By David Lawder
WASHINGTON (Reuters) – President Joe Biden’s controversial plan to forgive up to $20,000 in student loans for tens of millions of Americans could erase the projected $300 billion deficit reduction that his hard-fought climate, drugs and tax legislation would generate over 10 years – by as much as two times.
The extent of the additional federal debt incurred by the one-time gift to college graduates and ex-students depends on which estimates are used, economists say.
Non-government budget analysts project the program’s total 10-year cost at $500 billion to $600 billion, including extending a repayment pause on all federal student loans through Dec. 31 and reducing future payments based on income.
The White House initially dodged questions on costs, finally providing on Friday a “cash flow” estimate of foregone loan repayments of $24 billion a year, or about $240 billion over a decade – assuming that 75% of eligible borrowers apply.
Bharat Ramamurti, deputy director of the White House’s National Economic Council, told reporters that the plan was fiscally justified because the federal deficit was on track for a $1.7 trillion reduction for fiscal 2022 compared to the prior year.
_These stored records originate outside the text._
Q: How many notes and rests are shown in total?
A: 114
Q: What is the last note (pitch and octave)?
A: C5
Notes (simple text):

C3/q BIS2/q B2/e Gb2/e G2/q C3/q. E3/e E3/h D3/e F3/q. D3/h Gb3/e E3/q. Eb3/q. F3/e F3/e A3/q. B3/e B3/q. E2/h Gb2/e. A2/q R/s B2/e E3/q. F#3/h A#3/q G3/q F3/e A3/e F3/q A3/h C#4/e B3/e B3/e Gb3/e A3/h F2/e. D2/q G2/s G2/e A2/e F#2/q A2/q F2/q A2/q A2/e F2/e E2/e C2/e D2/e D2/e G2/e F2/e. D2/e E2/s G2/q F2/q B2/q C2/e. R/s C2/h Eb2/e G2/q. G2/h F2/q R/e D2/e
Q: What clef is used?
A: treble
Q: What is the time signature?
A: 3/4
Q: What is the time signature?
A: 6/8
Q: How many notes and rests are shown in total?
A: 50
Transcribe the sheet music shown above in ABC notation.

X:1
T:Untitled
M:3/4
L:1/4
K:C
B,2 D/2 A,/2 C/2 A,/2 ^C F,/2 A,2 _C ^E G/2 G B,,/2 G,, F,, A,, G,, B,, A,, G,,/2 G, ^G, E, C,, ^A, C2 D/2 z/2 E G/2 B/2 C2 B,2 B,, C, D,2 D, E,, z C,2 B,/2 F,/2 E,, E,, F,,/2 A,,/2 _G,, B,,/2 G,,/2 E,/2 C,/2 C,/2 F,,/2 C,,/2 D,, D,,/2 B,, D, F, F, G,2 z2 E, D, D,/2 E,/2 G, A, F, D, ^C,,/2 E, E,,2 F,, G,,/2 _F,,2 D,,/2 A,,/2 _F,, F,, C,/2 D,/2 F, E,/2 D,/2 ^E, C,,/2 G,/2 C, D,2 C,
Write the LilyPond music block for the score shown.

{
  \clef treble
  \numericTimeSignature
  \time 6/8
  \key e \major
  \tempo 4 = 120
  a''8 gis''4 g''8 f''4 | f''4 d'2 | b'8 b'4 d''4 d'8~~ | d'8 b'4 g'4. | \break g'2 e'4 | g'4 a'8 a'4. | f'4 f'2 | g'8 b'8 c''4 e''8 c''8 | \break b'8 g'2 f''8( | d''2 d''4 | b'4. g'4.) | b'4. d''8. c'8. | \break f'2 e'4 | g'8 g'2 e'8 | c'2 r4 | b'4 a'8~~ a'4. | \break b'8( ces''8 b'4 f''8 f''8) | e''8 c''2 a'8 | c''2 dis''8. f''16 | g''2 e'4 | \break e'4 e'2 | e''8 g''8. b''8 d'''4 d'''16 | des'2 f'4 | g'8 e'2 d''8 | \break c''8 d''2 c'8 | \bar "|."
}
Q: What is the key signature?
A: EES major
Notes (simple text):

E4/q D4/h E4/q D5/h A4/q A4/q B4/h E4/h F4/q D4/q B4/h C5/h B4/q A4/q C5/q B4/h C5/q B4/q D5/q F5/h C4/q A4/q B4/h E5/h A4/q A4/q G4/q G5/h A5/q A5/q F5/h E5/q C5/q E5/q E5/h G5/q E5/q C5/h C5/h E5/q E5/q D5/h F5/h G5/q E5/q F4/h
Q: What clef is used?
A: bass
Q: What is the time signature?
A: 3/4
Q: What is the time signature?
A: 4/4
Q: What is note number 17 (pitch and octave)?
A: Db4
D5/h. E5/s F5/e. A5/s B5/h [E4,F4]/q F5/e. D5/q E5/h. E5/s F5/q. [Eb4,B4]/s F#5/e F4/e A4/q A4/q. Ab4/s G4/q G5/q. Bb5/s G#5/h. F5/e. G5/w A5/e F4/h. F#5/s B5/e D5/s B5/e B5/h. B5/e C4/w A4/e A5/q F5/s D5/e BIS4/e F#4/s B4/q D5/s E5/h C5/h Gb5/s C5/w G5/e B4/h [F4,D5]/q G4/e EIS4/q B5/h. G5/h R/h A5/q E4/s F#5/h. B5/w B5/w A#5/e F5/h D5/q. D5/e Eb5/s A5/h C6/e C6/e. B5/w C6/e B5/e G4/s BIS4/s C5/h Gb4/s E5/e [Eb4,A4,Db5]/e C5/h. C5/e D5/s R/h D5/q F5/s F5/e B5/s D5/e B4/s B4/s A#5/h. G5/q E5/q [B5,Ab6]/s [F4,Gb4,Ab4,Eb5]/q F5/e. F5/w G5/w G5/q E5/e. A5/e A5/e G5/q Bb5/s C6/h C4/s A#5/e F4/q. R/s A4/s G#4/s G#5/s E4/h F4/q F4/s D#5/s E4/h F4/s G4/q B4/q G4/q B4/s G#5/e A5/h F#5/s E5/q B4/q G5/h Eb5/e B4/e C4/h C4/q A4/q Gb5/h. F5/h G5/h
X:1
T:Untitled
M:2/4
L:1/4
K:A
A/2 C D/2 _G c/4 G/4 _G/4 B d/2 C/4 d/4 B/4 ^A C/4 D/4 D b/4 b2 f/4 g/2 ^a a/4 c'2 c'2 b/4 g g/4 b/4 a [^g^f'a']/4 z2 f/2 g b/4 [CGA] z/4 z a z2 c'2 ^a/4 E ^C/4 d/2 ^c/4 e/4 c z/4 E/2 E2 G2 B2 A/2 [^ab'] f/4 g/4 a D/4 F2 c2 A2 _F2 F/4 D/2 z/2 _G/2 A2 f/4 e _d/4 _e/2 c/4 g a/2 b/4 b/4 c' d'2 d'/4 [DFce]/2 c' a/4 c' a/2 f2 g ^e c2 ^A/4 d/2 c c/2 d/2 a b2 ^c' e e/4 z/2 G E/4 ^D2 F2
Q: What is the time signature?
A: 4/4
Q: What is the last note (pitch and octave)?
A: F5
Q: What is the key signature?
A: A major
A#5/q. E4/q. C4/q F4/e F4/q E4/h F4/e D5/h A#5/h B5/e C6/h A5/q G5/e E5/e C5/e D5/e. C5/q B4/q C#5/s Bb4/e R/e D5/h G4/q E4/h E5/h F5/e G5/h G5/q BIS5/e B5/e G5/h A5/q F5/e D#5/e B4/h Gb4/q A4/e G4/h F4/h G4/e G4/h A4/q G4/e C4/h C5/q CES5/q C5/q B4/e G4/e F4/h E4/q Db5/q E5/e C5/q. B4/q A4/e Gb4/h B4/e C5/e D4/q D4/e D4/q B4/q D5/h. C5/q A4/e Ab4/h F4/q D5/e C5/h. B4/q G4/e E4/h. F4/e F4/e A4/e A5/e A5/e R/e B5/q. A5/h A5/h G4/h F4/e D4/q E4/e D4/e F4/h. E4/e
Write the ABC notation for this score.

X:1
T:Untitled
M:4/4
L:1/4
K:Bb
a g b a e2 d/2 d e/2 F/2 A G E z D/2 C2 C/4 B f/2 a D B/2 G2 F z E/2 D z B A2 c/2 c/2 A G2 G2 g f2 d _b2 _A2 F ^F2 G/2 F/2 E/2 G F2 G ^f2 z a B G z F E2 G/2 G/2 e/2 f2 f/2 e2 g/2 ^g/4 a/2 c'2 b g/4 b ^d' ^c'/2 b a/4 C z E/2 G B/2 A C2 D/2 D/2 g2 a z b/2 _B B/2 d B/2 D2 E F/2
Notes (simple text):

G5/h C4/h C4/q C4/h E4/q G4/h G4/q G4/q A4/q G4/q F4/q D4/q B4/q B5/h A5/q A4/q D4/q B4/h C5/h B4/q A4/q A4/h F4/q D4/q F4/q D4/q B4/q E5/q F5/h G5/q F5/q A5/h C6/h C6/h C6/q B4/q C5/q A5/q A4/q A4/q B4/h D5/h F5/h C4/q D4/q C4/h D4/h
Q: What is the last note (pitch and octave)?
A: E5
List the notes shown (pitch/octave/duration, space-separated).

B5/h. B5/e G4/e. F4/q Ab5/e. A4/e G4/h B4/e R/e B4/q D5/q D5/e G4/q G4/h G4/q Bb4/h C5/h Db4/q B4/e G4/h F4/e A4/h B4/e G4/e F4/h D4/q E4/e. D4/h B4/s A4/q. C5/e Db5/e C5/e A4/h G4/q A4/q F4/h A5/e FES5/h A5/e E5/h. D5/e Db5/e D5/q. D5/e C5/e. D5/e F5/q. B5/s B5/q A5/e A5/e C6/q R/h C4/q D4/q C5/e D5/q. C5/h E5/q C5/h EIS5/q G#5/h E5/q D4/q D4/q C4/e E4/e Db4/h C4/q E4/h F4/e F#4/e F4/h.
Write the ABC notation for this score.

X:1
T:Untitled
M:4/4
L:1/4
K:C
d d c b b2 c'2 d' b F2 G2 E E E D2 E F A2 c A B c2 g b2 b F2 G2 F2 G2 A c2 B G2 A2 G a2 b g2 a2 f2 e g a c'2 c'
The smaller deficit is largely due to the end of many COVID-19 aid programs and unexpectedly higher revenues.
“We’re using a portion of that – a very small portion of it – to provide relief to middle-class families, consistent with the president’s plan,” Ramamurti said.
Some economists who track federal spending and workforce issues panned Biden’s plan as offering unnecessary aid to many graduates who are financially well-off, potentially stoking inflation and running up deficits as borrowing costs rise.
They also said the move was puzzling just after the administration worked to bring down deficits in the newly signed “Inflation Reduction Act” with a 15% minimum corporate tax and new enforcement funding for the Internal Revenue Service.
The about-face just a week later “is bad economic policy,” said Alan Auerbach, a public finance economist at the University of California, Berkeley. “To switch from saying ‘we’re doing this in a responsible manner’ to turning around and blowing all the money they saved and more, from a policy perspective, it makes no sense.”
Due to insufficient support in Congress, Biden is taking executive action to forgive $10,000 to $20,000 in student loan debt for individuals earning $125,000 and married couples up to $250,000. The plan could cost $440 billion to $600 billion over a decade, according to the Committee for a Responsible Federal Budget (CRFB) a non-partisan group advocating for deficit reduction, with a “central estimate”.
The University of Pennsylvania’s Penn Wharton Budget Model estimates the total cost at $605 billion, with debt forgiveness alone at $469 billion to $519 billion.
LOWER-INCOME DEBTORS BENEFIT MORE
But the Penn Wharton estimate shows that the bulk of the debt forgiveness – 74% – is likely to go to households earning less than $82,400 and under 5% would go to households earning more than $141,000. This may blunt some criticism of the program as aiding wealthy law and medical school graduates.
Some of those dollars “will end up in the pockets of people who don’t need it, but proportionately, the bigger bang for the buck is at the low end,” said Harry Holzer, a labor economist at Georgetown University.
Holzer, however, said he had concerns about “adding another half trillion dollars to the national debt, which is not trivial” after a $6 trillion COVID-19 debt run-up.
POPULAR MOVE
Biden has been under pressure to make good on his 2020 campaign pledge to forgive all undergraduate tuition-related federal student debt from two- and four-year public colleges and universities for debt-holders earning up to $125,000 a year. A new poll taken just before Biden’s announcement last week indicated broad support for the general concept of student loan forgiveness.
Data for Progress, a left-leaning think tank, said its poll last week showed that 60% of American voters support eliminating some or all federal student debt, including 81% of Democrats, 52% of independents and 45% of Republicans.
Research indicates that an increasing share of U.S. undergraduate students come from poor and minority backgrounds and struggle after graduation with high debt payments and rising housing costs in urban areas.
A Pew Research study found that 20% of undergraduates were from families in poverty in 2016, up from 12% in 1996. The growth in the share of these students was most pronounced at private, for-profit institutions and less-selective colleges.
Deficits aside, economists said there are more effective ways to spend $500 billion to improve access to higher education and job skills, such as sharply increasing Pell Grants for low-income students, funding apprenticeship and training programs for in-demand fields, offering free community college and making further improvements to income-based repayments of loans. But these efforts would require stronger support in Congress.